* Work required: Can you pull out each line of the data below that includes the word "Vietnam"?

(Saved entries)
Segment Open

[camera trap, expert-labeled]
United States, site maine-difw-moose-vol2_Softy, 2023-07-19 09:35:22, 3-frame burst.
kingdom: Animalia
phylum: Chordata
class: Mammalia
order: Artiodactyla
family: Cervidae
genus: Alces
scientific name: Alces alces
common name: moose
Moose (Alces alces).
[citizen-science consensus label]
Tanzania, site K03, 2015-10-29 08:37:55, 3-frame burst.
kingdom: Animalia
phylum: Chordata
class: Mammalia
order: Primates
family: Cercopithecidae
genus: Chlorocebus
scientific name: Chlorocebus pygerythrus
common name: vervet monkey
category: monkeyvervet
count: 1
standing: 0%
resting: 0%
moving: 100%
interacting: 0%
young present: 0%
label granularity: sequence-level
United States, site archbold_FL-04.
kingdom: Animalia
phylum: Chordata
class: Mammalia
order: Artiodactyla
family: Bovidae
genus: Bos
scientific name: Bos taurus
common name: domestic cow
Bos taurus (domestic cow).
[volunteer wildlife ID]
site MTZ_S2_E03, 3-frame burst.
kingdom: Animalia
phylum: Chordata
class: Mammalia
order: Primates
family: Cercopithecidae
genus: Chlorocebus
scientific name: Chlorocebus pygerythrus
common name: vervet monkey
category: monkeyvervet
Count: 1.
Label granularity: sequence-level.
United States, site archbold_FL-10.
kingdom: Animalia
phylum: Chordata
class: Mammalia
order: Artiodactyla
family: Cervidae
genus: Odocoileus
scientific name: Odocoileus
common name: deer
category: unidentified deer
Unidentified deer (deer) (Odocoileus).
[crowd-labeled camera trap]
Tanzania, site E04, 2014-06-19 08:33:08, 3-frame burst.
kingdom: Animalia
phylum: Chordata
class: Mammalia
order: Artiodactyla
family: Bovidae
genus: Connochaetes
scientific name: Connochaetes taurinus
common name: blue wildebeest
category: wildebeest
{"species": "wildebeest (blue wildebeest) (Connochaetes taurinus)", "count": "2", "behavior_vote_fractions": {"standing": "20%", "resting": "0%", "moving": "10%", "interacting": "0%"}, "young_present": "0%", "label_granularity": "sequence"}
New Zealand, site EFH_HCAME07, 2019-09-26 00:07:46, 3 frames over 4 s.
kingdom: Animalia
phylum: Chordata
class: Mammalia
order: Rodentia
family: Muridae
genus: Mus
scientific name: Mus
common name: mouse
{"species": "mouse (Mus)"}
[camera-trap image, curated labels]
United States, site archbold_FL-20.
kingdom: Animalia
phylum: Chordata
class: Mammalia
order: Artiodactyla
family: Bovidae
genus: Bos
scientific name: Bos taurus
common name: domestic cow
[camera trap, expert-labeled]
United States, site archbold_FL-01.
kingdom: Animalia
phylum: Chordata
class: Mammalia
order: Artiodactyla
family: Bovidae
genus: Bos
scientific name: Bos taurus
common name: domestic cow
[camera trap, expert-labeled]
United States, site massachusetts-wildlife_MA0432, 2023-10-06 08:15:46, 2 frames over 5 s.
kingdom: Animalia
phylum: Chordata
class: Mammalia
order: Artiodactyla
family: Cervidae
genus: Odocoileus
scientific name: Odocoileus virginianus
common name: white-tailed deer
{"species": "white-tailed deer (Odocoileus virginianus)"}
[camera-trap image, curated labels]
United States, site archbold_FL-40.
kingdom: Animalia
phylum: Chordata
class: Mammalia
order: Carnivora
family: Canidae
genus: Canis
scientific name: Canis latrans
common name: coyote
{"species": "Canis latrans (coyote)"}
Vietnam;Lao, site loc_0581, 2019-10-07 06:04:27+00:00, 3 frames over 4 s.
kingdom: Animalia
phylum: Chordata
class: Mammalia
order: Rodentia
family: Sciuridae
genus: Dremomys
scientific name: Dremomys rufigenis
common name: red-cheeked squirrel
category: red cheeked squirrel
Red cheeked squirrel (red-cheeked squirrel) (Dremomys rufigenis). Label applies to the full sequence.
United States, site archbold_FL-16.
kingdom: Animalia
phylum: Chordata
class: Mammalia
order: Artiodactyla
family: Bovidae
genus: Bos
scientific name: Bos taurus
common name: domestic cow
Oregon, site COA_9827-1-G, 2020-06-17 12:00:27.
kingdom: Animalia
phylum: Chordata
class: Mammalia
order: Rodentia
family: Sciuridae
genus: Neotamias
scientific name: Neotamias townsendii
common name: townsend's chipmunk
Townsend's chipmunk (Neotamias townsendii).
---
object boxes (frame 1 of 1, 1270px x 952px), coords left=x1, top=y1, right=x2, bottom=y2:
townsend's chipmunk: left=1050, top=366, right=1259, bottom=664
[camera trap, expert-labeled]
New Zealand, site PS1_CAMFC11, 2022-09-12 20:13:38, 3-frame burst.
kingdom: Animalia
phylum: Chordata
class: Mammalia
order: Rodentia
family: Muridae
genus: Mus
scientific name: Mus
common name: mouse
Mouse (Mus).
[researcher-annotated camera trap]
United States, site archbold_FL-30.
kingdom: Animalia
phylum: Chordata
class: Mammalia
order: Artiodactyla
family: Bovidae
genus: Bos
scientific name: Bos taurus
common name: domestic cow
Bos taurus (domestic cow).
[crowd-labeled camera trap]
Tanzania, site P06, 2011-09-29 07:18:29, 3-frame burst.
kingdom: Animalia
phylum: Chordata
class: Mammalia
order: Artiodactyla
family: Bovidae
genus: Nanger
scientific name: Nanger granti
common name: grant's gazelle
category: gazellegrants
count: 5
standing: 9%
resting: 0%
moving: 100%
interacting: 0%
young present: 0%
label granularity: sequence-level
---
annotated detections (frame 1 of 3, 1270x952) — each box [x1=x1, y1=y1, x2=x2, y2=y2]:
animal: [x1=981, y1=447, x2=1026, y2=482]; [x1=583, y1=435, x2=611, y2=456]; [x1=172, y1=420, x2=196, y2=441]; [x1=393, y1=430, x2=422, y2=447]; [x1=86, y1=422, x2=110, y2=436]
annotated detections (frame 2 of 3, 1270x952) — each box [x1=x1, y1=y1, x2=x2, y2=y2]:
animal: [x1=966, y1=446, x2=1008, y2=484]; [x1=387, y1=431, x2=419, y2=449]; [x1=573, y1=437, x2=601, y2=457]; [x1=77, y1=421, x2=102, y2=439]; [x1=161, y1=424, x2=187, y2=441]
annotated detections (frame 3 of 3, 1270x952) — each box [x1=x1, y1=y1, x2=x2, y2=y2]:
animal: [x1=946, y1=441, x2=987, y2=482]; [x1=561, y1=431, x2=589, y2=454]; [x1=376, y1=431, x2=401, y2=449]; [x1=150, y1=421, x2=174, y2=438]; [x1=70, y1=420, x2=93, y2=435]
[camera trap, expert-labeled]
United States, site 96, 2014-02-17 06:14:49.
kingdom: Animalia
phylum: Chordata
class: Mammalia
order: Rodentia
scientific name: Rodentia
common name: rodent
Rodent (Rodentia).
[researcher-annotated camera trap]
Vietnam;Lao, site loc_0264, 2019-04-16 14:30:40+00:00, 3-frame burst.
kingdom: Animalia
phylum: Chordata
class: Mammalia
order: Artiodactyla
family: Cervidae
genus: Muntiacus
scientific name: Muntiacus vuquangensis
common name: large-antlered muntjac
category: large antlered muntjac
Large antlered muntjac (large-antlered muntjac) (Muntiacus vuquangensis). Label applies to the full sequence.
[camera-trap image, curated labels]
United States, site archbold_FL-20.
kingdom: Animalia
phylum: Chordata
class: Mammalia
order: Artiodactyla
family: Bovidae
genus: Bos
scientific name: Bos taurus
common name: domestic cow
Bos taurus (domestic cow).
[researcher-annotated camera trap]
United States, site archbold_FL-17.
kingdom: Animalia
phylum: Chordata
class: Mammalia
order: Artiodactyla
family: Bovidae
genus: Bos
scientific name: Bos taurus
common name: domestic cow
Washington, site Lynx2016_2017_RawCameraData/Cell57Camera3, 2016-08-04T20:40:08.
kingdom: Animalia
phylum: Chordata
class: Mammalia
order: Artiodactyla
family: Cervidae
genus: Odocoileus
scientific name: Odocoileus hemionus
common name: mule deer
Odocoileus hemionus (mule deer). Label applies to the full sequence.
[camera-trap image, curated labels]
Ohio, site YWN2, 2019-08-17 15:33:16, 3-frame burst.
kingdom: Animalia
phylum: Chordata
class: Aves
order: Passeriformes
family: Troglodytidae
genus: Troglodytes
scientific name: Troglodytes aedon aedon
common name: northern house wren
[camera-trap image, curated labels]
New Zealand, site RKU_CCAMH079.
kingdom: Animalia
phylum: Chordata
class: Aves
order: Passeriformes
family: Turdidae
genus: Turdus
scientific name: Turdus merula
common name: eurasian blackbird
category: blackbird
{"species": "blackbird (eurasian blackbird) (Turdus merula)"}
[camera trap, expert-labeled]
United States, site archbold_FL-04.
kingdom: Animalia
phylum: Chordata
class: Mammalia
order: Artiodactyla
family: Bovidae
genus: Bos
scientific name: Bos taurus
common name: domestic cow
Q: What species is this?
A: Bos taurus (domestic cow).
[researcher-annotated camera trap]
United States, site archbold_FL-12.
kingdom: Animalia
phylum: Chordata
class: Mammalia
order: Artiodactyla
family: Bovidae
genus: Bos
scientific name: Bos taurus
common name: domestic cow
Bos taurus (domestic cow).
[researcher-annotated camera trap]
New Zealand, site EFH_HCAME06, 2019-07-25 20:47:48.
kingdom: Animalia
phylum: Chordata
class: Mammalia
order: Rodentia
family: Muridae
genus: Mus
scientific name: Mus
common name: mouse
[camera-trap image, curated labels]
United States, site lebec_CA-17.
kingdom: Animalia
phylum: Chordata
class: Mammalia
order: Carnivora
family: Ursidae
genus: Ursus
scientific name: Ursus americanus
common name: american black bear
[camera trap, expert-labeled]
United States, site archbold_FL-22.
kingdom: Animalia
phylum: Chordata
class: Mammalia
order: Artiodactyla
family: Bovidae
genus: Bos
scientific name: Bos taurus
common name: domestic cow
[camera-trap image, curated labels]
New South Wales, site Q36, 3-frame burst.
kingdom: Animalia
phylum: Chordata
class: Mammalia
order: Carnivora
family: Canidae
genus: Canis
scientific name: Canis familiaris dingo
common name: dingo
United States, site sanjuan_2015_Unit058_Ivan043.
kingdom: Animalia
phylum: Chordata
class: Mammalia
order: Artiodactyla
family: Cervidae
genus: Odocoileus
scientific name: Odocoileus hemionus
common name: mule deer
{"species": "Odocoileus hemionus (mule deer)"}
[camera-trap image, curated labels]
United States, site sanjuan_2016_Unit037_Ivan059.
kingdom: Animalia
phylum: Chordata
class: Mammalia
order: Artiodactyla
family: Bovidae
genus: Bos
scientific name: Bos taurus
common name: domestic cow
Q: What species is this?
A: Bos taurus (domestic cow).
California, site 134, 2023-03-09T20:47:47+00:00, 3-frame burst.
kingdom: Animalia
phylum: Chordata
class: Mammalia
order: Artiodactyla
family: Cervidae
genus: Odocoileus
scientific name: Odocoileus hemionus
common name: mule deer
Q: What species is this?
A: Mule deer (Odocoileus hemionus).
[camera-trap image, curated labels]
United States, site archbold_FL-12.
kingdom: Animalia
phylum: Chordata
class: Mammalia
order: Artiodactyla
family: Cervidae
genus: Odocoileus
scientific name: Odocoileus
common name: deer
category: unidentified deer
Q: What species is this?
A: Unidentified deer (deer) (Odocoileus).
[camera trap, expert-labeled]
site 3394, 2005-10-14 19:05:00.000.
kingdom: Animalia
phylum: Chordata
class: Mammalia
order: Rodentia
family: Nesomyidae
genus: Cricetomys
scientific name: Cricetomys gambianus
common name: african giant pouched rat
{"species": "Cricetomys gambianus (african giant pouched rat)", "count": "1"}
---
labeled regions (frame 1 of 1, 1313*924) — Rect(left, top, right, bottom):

Segment Closed

* The completed task:
Vietnam;Lao, site loc_0581, 2019-10-07 06:04:27+00:00, 3 frames over 4 s.
Vietnam;Lao, site loc_0264, 2019-04-16 14:30:40+00:00, 3-frame burst.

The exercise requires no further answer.